Avec un sourire contrôlé, il répond à toutes ses questions sur Cambridge, Harvard, et le confort de son dortoir. Pourtant, je décèle une pointe de condescendance dans son ton. Ce n'est pas juste. Heather n'est pas un génie, certes, mais elle est loin d'être idiote - surtout elle, qui a un cœur en or.

Je prends mon courage à deux mains pour briser le silence, agacé par mon exclusion. « Quelle est ta spécialité ? »

Heather anticipe ma question. « Il va devenir médecin », répond-elle comme si elle annonçait des fiançailles.

Ross fronce les sourcils, énigmatique. Impossible de lire ses pensées. Il semble soit agacé par notre présence, soit ailleurs.

Quelques minutes plus tard, il interrompt Drew : « Désolé de couper court, mais il faut qu'on soit prêts dans dix minutes. » Drew le regarde, incrédule. « Grand-mère », précise Ross.

« Oh non, j'avais complètement oublié ! » s'exclame Drew, se rappelant soudain. Je lance un regard interrogateur, toujours assis sur ses genoux. « On doit rendre visite à ma grand-mère, maman nous a promis qu'on passerait cet après-midi. »

Ross, déjà prêt, vêtu d'un pantalon gris impeccable et d'une chemise blanche parfaitement repassée, jauge Drew d'un regard sévère.

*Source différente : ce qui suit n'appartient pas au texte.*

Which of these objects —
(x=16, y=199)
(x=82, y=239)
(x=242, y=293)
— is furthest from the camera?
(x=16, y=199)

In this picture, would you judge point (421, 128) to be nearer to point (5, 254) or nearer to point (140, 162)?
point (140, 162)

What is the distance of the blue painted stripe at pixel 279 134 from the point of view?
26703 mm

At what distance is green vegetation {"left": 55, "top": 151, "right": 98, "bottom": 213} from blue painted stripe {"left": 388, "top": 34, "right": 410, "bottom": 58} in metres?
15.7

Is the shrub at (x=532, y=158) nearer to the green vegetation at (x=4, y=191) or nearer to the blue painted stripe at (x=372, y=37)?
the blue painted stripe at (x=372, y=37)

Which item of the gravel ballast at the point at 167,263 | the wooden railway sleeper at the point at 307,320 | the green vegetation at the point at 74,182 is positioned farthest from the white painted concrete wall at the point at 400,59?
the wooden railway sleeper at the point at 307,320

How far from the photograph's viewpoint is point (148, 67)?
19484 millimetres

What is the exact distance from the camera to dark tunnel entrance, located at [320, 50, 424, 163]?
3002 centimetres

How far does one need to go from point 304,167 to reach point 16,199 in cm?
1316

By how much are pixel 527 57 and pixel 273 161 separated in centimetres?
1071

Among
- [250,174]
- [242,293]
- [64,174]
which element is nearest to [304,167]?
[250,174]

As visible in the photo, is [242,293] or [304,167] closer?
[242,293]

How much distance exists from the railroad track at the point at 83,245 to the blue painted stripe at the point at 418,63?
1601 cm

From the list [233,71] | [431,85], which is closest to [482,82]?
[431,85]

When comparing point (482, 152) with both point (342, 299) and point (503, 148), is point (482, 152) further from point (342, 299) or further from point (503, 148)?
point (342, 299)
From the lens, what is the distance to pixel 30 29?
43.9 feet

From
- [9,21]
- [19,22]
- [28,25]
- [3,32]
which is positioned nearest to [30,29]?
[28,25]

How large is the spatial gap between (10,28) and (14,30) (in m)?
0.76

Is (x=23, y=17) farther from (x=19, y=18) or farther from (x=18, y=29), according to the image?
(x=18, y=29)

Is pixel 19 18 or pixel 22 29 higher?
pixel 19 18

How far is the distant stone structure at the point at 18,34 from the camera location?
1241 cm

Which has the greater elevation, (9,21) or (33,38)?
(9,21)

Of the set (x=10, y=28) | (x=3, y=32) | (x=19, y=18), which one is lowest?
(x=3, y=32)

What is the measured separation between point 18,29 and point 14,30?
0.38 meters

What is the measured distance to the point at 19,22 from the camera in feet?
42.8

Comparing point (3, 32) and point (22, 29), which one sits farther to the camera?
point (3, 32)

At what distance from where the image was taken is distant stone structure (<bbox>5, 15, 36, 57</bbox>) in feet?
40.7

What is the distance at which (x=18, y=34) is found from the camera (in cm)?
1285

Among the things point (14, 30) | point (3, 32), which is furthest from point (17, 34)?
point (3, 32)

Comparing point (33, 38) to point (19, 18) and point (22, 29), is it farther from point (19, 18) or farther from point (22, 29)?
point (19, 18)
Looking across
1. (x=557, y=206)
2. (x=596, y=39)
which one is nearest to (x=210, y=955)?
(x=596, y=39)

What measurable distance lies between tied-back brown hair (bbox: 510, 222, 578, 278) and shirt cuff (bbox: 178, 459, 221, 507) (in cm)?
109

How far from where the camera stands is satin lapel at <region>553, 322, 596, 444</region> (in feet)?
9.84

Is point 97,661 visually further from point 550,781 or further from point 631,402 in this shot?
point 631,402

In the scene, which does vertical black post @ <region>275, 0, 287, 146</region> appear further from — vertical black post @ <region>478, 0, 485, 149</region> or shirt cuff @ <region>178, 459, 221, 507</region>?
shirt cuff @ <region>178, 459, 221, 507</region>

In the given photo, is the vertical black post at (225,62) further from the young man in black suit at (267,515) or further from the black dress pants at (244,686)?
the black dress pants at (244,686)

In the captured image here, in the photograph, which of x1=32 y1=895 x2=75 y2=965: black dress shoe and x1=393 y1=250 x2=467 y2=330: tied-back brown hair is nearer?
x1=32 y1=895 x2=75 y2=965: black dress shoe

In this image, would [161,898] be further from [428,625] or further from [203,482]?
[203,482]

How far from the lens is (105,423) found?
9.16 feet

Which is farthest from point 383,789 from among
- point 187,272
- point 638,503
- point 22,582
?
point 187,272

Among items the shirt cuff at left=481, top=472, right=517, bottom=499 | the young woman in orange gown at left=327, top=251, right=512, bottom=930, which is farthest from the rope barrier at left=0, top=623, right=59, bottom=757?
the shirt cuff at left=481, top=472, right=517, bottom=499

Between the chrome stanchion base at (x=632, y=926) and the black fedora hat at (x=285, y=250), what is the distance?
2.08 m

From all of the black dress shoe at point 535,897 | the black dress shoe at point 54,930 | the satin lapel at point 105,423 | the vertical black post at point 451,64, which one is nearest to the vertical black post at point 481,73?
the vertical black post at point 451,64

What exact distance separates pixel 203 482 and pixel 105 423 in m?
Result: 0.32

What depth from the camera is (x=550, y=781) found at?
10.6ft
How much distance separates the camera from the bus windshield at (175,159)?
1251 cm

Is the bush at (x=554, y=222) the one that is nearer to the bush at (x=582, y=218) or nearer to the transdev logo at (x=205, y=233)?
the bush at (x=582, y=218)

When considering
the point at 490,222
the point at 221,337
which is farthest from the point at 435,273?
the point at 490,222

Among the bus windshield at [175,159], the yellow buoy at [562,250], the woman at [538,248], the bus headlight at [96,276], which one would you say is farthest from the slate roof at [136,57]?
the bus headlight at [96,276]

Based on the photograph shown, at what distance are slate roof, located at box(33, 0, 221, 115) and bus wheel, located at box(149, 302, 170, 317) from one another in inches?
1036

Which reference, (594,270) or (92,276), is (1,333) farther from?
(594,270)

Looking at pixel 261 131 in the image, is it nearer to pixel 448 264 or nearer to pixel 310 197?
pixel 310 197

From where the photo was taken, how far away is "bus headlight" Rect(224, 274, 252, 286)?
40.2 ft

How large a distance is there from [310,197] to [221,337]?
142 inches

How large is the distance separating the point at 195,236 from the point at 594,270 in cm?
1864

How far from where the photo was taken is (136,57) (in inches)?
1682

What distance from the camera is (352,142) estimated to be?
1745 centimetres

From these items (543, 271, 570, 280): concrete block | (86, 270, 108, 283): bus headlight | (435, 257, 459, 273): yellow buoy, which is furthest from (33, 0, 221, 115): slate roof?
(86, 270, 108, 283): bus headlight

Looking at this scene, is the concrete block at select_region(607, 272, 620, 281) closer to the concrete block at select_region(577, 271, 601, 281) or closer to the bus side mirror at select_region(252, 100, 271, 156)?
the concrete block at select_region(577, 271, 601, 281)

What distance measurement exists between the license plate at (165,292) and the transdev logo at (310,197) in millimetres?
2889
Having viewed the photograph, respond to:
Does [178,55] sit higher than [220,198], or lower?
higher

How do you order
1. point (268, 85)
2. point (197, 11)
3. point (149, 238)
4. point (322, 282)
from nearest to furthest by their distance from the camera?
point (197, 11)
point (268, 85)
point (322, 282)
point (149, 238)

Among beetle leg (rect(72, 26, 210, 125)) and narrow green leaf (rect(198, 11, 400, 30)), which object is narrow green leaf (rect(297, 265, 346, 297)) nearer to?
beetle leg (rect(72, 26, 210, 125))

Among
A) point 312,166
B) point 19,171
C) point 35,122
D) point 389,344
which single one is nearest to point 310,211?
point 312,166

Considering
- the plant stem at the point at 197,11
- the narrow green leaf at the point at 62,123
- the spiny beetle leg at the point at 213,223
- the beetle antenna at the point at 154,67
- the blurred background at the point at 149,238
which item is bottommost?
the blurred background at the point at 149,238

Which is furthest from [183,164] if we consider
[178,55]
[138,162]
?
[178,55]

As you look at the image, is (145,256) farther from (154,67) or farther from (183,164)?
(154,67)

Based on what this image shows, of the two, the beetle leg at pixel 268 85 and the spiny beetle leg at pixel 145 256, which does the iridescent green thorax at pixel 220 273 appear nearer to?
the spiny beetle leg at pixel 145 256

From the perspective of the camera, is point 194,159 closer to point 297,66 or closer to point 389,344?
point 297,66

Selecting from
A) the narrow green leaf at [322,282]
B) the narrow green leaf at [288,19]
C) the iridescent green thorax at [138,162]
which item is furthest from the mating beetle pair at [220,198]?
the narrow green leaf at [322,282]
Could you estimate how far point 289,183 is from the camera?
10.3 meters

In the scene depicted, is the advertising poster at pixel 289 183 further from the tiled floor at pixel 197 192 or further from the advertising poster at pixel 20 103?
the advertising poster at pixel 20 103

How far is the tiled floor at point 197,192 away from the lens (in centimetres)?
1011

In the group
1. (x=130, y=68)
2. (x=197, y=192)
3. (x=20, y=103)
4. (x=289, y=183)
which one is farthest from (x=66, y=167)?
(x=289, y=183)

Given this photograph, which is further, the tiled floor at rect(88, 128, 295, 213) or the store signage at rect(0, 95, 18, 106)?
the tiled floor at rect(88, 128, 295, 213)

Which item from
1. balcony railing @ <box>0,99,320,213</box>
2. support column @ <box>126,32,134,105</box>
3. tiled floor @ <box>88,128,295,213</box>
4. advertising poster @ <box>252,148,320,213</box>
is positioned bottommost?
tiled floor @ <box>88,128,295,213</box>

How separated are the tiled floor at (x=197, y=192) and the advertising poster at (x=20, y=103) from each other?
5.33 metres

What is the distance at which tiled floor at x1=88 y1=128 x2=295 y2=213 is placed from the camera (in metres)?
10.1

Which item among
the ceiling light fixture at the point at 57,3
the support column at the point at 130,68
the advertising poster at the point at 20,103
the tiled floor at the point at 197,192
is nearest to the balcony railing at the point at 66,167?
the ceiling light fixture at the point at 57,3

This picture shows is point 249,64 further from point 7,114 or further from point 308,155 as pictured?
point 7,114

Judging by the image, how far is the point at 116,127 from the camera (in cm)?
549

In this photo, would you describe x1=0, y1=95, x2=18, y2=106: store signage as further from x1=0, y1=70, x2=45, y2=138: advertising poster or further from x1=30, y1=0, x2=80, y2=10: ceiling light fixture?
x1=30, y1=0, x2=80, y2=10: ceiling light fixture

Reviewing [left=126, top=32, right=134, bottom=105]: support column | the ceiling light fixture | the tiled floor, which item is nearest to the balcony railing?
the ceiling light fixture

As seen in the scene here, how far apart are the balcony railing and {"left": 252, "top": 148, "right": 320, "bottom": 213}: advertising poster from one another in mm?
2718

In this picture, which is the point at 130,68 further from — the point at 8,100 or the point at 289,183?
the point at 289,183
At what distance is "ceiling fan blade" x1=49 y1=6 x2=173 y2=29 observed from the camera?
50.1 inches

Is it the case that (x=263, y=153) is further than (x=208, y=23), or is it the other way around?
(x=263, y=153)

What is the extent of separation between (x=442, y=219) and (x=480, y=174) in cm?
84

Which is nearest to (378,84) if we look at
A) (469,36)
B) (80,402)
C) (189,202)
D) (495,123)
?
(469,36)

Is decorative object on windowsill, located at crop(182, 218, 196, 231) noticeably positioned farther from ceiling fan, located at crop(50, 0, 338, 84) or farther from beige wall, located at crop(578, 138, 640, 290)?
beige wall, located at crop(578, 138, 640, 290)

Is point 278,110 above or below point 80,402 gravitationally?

Drew, en t-shirt usé et short de bain, grimace. « Je dois raccompagner Jenny chez elle », dit-il, ce qui semble profondément contrarier son frère.

J'ai soudain l'impression que Ross me reproche de ralentir leur visite familiale. « Je peux prendre le bus », dis-je en me levant doucement, alors que Drew vérifie sa montre.

Il semble soulagé, mais moi, je suis déçu. Moins de dix minutes en voiture nous séparent, mais le trajet en bus est plus long et l'arrêt se trouve à plusieurs pâtés de maisons. Pourtant, je ne veux pas qu'il ait d'ennuis.